The total proposed budget for the period 2014-2020 will be EUR 376 billion, including funding for the new Connecting Europe Facility, which is designed to enhance cross-border projects in energy, transport and information technology.

The legislative architecture for cohesion policy comprises:

  • an overarching regulation setting out common rules for the European Regional Development Fund (ERDF), the European Social Fund (ESF), the Cohesion Fund, the European Agricultural Fund for Rural Development (EAFRD), the European Maritime and Fisheries Fund (EMFF), and further general rules for the ERDF, ESF and Cohesion Fund;
  • three specific regulations for the ERDF, the ESF and the Cohesion Fund; and
  • two regulations on the European territorial cooperation goal and the European Grouping of Territorial Cooperation (EGTC).

The Commission’s 2014-2020 cohesion policy proposals aim to support the strategic coordination of urban policies to enhance sustainable urban development and strengthen the role of cities in the EU’s main investment policy. Furthermore the creation of a ‘Urban Development Platform’ will promote capacity building and the exchange of urban experience at EU level.

What is proposed in the future policy for urban development?

Ring-fencing funding for integrated sustainable urban development: A minimum 5% of resources from the European Regional Development Fund (ERDF) in each Member State shall be invested, in coordinated actions that will deliver long term, energy efficient and innovative city development. Management and implementation will be delegated to cities, to varying degrees, depending on the institutional arrangements of each Member State.
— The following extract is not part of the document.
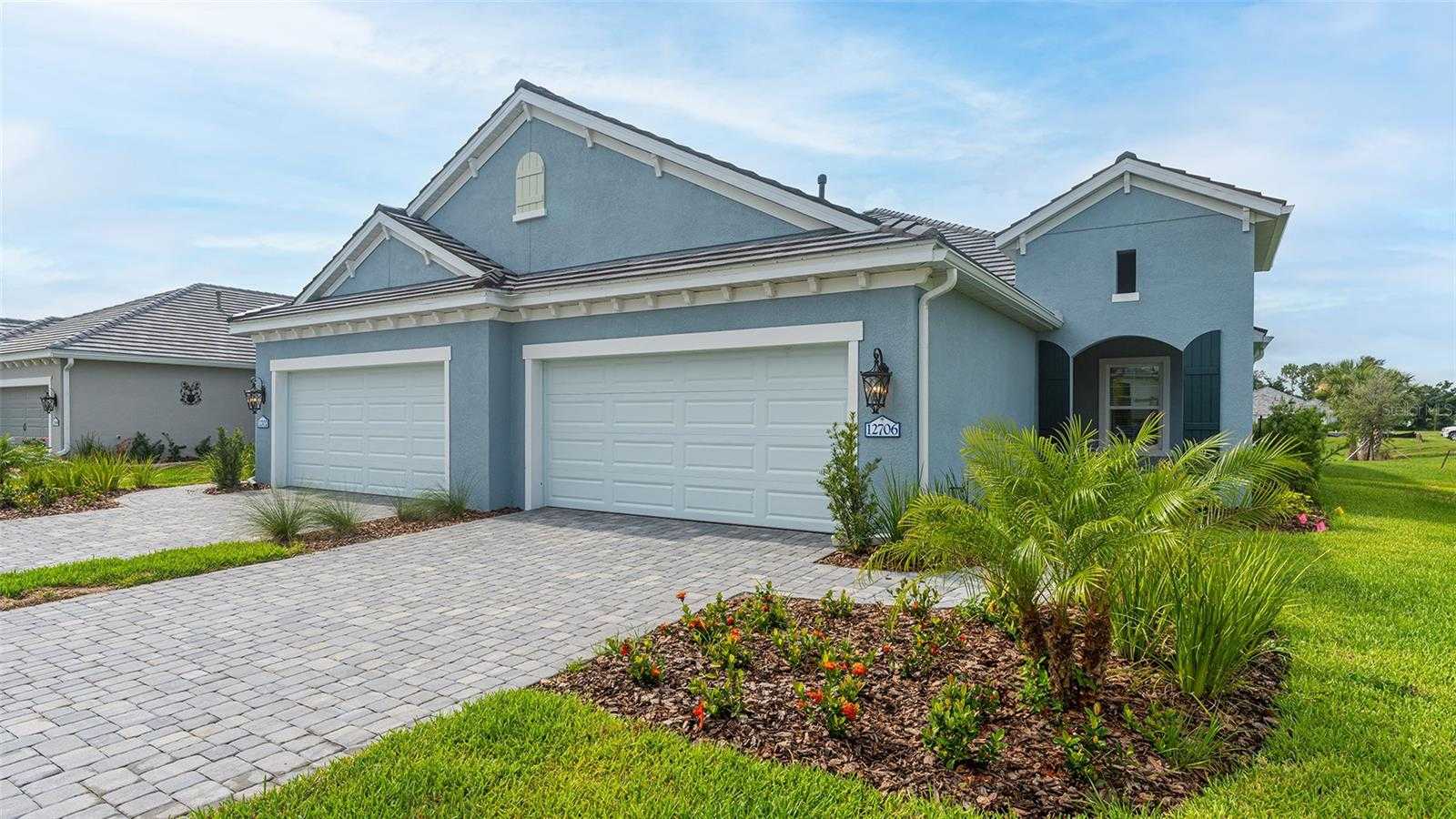 photo 3: 12706 PALATKA DRIVE, VENICE FL 34293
A single investment strategy: EU structural funds should support urban development through strategies that tackle together the economic, environmental, climate and social challenges of urban areas. Member States are asked to combine investments from different sources to support measures related to employment, education, social inclusion and improving institutional capacity. These will be designed and implemented in line with a single investment strategy.

 

Innovative urban actions: the Commission proposes to allocate part of the budget (0.2% of the ERDF allocation) for financing innovative actions in urban areas. The innovative urban actions shall be urban pilot projects, demonstration projects and related studies of European interest. They may be focused on any policy area as long as they deliver on one of the Europe 2020 goals.

 

Urban Development Platform: On the basis of lists of cities proposed by Member States the Commission will establish a platform to stimulate direct dialogue between cities themselves and with the Commission . The platform is not a funding instrument but a way for cities to share feedback on the use of the new approaches.

Conclusions

The Commission proposals give for the first time an explicit “urban” dimension to EU policies. Based on the “Cities of Tomorrow” report by DG Regio, the proposed cohesion policy relies upon the territorialisation of urban development issues, aiming at the creation of local jobs, the fight against fuel poverty and finally a better quality of life for the citizens.
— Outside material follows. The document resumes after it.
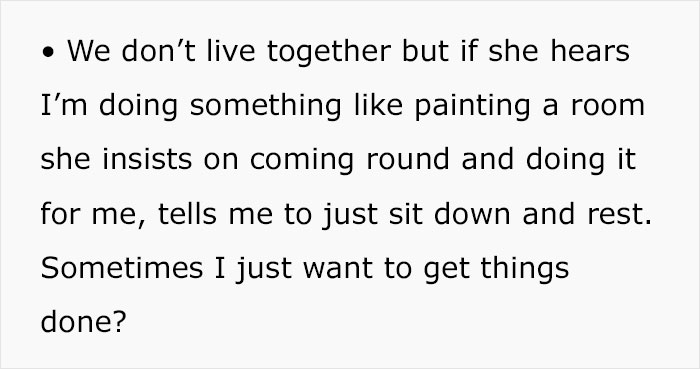 Woman Has Had Enough Of GF 'Treating Her Like An Infant,' Takes It Online To Vent About 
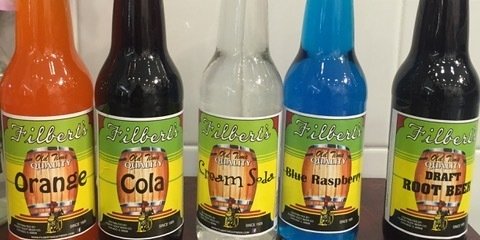 Individual Sodas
The four above mentioned proposals can be a real innovation in European Urban policies, but there is the need of

  • the highest possible degree of transparency in the funding criteria (which project is funded?),
  • monitoring and publicising of the expenditures (is funding used in appropriate way?)
  • allowing sufficient flexibility in the management of the funds and create synergies between the different funds (is EU funding invested in the most effective way?)
  • earmarking in each fund part of the budget for technical assistance used by beneficiaries to prepare high quality and bankable projects (do all cities and regions have the same easy access to ERDF?)
  • involving national associations of local authorities  in the preparation of the Partnership Contracts and the Operational Programmes (are cities really involved in shaping EU cohesion policies?)